For multi-node training examples, choose a model from Supported models with an available multi-node training script.

  1. Clone the ROCm Model Automation and Dashboarding (ROCm/MAD) repository to a local directory and install the required packages on the host machine.

    git clone https://github.com/ROCm/MAD
    cd MAD
    pip install -r requirements.txt
    
  2. Use this command to run the performance benchmark test on the Llama 3.1 70B model using one GPU with the bf16 data type on the host machine.

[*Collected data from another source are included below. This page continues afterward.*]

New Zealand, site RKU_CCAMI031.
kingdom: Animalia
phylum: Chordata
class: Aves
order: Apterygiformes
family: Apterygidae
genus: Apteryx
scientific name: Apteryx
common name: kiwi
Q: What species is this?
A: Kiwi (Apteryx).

    export MAD_SECRETS_HFTOKEN="your personal Hugging Face token to access gated models"
    madengine run \
        --tags jax_maxtext_train_llama-3.1-70b \
        --keep-model-dir \
        --live-output \
        --timeout 28800
    

MAD launches a Docker container with the name container_ci-jax_maxtext_train_llama-3.1-70b. The latency and throughput reports of the model are collected in the following path: ~/MAD/perf.csv/.

Download the Docker image and required scripts

Run the JAX MaxText benchmark tool independently by starting the Docker container as shown in the following snippet.

docker pull rocm/jax-training:maxtext-v25.7
docker pull rocm/jax-training:maxtext-v25.7-jax060

Single node training

  1. Set up environment variables.

    export MAD_SECRETS_HFTOKEN=<Your Hugging Face token>
    export HF_HOME=<Location of saved/cached Hugging Face models>
    

    MAD_SECRETS_HFTOKEN is your Hugging Face access token to access models, tokenizers, and data. See User access tokens.

    HF_HOME is where huggingface_hub will store local data. See huggingface_hub CLI. If you already have downloaded or cached Hugging Face artifacts, set this variable to that path. Downloaded files typically get cached to ~/.cache/huggingface.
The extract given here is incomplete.